The transcoder unpacks .basis files to various GPU texture formats, almost always without needing to decompress entire images at the pixel level (i.e. it only deals with arrays of blocks). The one exception is PVRTC1, where the transcoder needs to recompute the per-pixel selector (“modulation”) values, but it does so using simple scalar operations.
To use .basis files in an application, you only need the files in the “transcoder” directory. The entire transcoder lives in a single .cpp file: transcoder/basisu_transcoder.cpp. If compiling with gcc/clang, be sure strict aliasing is disabled when compiling this file, as I have not tested either the encoder or transcoder with strict aliasing enabled: -fno-strict-aliasing (The Linux kernel is also compiled with this option.) The transcoder can also be cross compiled using emscripten (emcc), for web use.
To use the transcoder, #include “transcoder/basisu_transcoder.h”. Call
basist::basisu_transcoder_init() a single time (probably at startup).

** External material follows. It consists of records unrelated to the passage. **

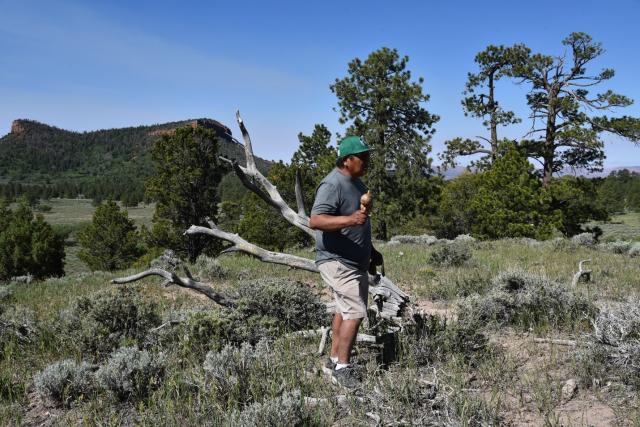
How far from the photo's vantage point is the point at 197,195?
2631cm

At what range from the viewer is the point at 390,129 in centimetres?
2958

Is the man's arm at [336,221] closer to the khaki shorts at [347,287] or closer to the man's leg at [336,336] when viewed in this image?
the khaki shorts at [347,287]

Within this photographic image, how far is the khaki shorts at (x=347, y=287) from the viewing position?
3795 mm

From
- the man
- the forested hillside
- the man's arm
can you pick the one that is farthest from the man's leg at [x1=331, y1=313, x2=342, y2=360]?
the forested hillside

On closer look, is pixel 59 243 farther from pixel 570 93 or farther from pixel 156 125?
pixel 156 125

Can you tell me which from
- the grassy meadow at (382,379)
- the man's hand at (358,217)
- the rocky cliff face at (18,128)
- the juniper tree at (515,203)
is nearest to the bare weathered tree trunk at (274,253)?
the grassy meadow at (382,379)

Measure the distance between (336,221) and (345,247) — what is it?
0.33 meters

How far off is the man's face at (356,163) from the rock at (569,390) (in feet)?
7.59

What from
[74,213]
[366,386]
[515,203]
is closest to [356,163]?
[366,386]

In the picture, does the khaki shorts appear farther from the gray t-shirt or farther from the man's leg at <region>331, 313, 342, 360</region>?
the man's leg at <region>331, 313, 342, 360</region>

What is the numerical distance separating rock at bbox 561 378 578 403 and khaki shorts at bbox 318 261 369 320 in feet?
5.32

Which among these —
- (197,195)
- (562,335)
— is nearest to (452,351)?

Also, ideally once at startup, you need to create a single instance of the
basist::etc1_global_selector_codebook class, like this:
basist::etc1_global_selector_codebook sel_codebook(basist::g_global_selector_cb_size, basist::g_global_selector_cb);
Now you can use the transcoder, which is implemented in the “basisu_transcoder” class in transcoder/basisu_transcoder.h. The key methods are
I will be simplifying the transcoder so the caller doesn‘t need to deal with etc1_global_selector_codebook’s next. To get an idea how to use the API, you can check out WebGL/basis_wrappers.cpp.
transcode_slice() are thread safe, i.e. you can decompress multiple images/slices from multiple threads.
To get development error messages printed to stdout when something goes wrong inside the transcoder, set the BASISU_DEVEL_MESSAGES macro to 1 in basisu_transcoder.h and recompile.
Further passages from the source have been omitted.